Sygn. akt V CNP 52/09
WYROK
W IMIENIU RZECZYPOSPOLITEJ POLSKIEJ
Dnia 22 stycznia 2010 r.
Sąd Najwyższy w składzie :
SSN Lech Walentynowicz (przewodniczący)
SSN Józef Frąckowiak
SSN Barbara Myszka (sprawozdawca)
w sprawie ze skargi M. B. o stwierdzenie niezgodności z prawem prawomocnego
wyroku Sądu Okręgowego w K.
z dnia 29 marca 2007 r., sygn. akt III Ca (…),
w sprawie z powództwa „E.(…)" S.A. w K., Zakładu Elektroenergetycznego w B.
przeciwko M. B.
o zapłatę,
po rozpoznaniu na posiedzeniu niejawnym w Izbie Cywilnej
w dniu 22 stycznia 2010 r.,
1. stwierdza, że wyrok Sądu Okręgowego w K. z dnia 29 marca 2007 r., sygn.
akt III Ca (…), jest niezgodny z prawem;
2. zasądza od "E.(…)" S.A. w K., Zakładu Elektroenergetycznego w B. na rzecz
skarżącego M. B. kwotę 450 (czterysta pięćdziesiąt) złotych tytułem zwrotu
kosztów postępowania.
2
Uzasadnienie
Sąd Rejonowy w D. – po rozpoznaniu sprawy z powództwa „E.(…)” S.A. w K.,
Zakładu Elektroenergetycznego z siedzibą w B., przeciwko M. B. – wyrokiem z dnia 27
grudnia 2006 r. zasądził od pozwanego na rzecz powoda kwotę 3 311,24 zł z
ustawowymi odsetkami od dnia 10 sierpnia 2005 r. oraz kwotę 1 373,53 zł z tytułu
kosztów procesu.

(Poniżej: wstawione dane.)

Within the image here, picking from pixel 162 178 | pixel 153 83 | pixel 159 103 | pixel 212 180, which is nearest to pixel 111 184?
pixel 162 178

Za podstawę orzeczenia Sąd Rejonowy przyjął następujące ustalenia
faktyczne.
W dniu 18 maja 2005 r. na skutek zgłoszenia pozwanego, który jest odbiorcą
energii elektrycznej dostarczanej przez powoda, przeprowadzono kontrolę
prawidłowości działania licznika. Pracownicy powoda stwierdzili, że licznik nie posiada
biegu jałowego i pracując bez obciążenia nie dolicza samoczynnie zużycia. Pozwany
podpisał protokół z przebiegu czynności kontrolnych i zażądał przeprowadzenia
ekspertyzy licznika, który – jego zdaniem – naliczał zawyżone zużycie. Ekspertyza
przeprowadzona przez Obwodowy Urząd Miar w S. wykazała, że licznik nie ma biegu
jałowego, niemniej tarcza obraca się bardzo szybko i brak momentu hamującego, co
wskazuje na utratę właściwości magnetycznych. Błąd dodatni w naliczaniu zużycia
wynosił 99,9%.
Utrata właściwości magnetycznych spowodowana była działaniem na licznik
silnym polem magnetycznym, wytwarzanym przez magnes neodymowy.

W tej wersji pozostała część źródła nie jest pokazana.